▶ EXTRACTED TEXT
In the following sections, we will quantify capital concentration and examine how strategies and asset exposures are evolving in real time to form the statistical foundation for our growth forecasts.

Onchain Asset Management Capital Flows, Fees and Performance

In finance, capital always votes with its feet, and in asset management specifically, it chases liquidity, low costs, and alpha. These three forces are the levers that decide whether onchain managers can compete with, and ultimately outperform, their traditional counterparts. This being said, capital flows is clearly the most important signal for revealing adoption and trust, with the extent to which we see sustained inflows into vaults, protocols, and tokenised products demonstrating investors belief levels in the infrastructure and the risk-return profile. 

 

Fees dictate whether products can win on net returns, and once comfortable with infrastructure and risk-return profile, this is a real consideration for capital allocators. In Traditional Finance, management fees have already compressed to as low as 3-5 bps for passive ETFs, while many active funds still sit near 100 bps. We believe, as we will lay out in the following sub-sections, that onchain managers have an opportunity to leapfrog this curve, using automation to deliver competitive gross returns at structurally lower cost. Net performance is the ultimate retention mechanism, given that even the most efficient, well-capitalised manager will bleed assets if they can’t deliver excess returns over time.

▶ YOUR TASK
Can you pick up the passage on onchain asset management capital flows and fees after its last sentence and continue it?

▶ SUPPLIED MATERIAL
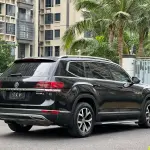 Volkswagen Teramont 2018 220 л.с. — лот 56924603 из Китая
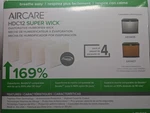 Aircare HDC12 Replacement Wicking Humidifier Filter 4 Pack. Fixed Price $12.99.
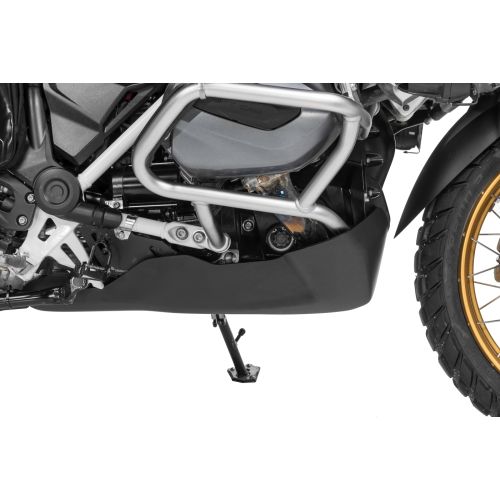 01-037-5136-0 Protector de motor RALLYE para BMW R1250GS / R1250GS Adventure, negro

▶ OUTPUT BELOW
 

Each lever reinforces the others. Lower fees improve net performance, which drives flows. Scale from flows can, in turn support more competitive pricing and enable access to differentiated strategies. But the inverse also holds true. Underperformance triggers redemptions, which push up unit costs, further eroding competitiveness. This is why flows, fees, and performance form the core of our comparative analysis. Together they reveal where onchain asset management is gaining real ground, where structural advantages exist, and where traditional incumbents still hold the edge.

 

Capital Flows

 

Capital flows are the most immediate barometer of conviction in asset management, whether traditional or onchain, and they also happen to be one of the most impressive charts for onchain asset management. In the onchain segment, the story of the past year has been one of acceleration. As of today, total onchain AUM across the strategies we track has reached ~$35 billion, a phenomenal increase from the start of 2025 when it stood at ~$16 billion. This of course will have been aided by market sentiment shifts throughout this period, but nevertheless, the growth is compelling. 

 

Perhaps more important than the absolute figures is the breadth of this AUM growth across strategies. Every major strategy category has expanded, with some recording triple-digit YTD gains. Automated onchain yield strategies are up 93.6% YTD, structured products have grown 95.5%, onchain credit has surged 147.6%, and discretionary onchain strategies have grown an extraordinary 738.1%, albeit from a much smaller starting base.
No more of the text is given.